Maryland is one win away from the best start in school history, but coach Mark Turgeon is more focused with his team's continued improvement than its place in the record books.

The No. 11 Terrapins look to hand short-handed Illinois its first home loss and send it to its worst Big Ten start in seven seasons Wednesday night.

Maryland (14-1, 2-0) has never won 15 of its first 16, but is off to its best start since 1996-97.

"Our confidence is at an all-time high right now," forward Damonte Dodd said. "I don't think people expected us to be doing as well as we are, so we've just got to continue to build on this and keep getting better."

Turgeon, who guided Texas A&M to starts of 15-1 in 2007-08 and 16-1 in 2010-11, continues to downplay his team's early success.

"We talk about getting better," he said. "We talk about the good things we have done, and we're positive and confident because of it.

"What matters to me is how we're playing, and I don't think we're playing as well as we can play. We've got to play a more complete game and be a little bit more consistent."

Turgeon has reason for concern after the Terps shot a combined 37.4 percent while winning 68-66 in double-overtime at Michigan State last Tuesday and 70-58 over Minnesota on Saturday. They shot 47.6 percent during non-conference play.

Leading scorer Melo Trimble (16.2 points per game) has shot 25.0 percent, including 2 of 16 from 3-point range, in the last two.

Maryland, however, held the Spartans and Gophers to 33.1 percent shooting - including 8 of 44 from beyond the arc.

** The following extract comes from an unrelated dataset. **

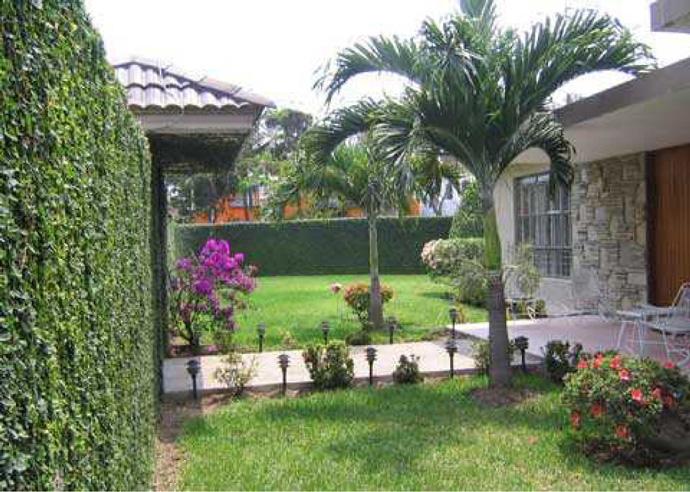 El jard n del frente de tu casa revista mandu 39 a for Jardines exteriores para casas pequenas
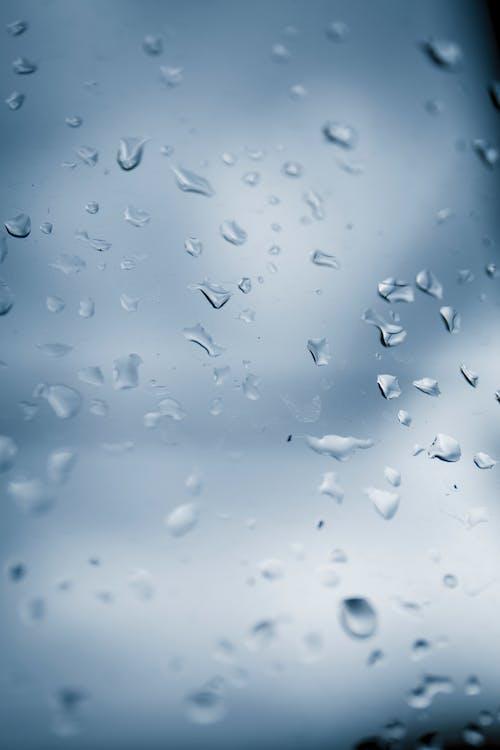 Kostenloses Stock Foto zu agua de lluvia, gota de lluvia, gotas de agua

The Terps rank among the nation's best in defensive effective field-goal percentage (42.3).

"We have a lot of momentum so far, but we have to continue to win and continue to execute and defend the way we know how we can," swingman Dez Wells said.

The Terps didn't allow more than 66 points and yielded 37.3 percent shooting to win its two true road contests at Oklahoma State and Michigan State, but Illinois (10-5, 0-2) has averaged 89.4 points on 50.8 percent shooting while going 7-0 at home.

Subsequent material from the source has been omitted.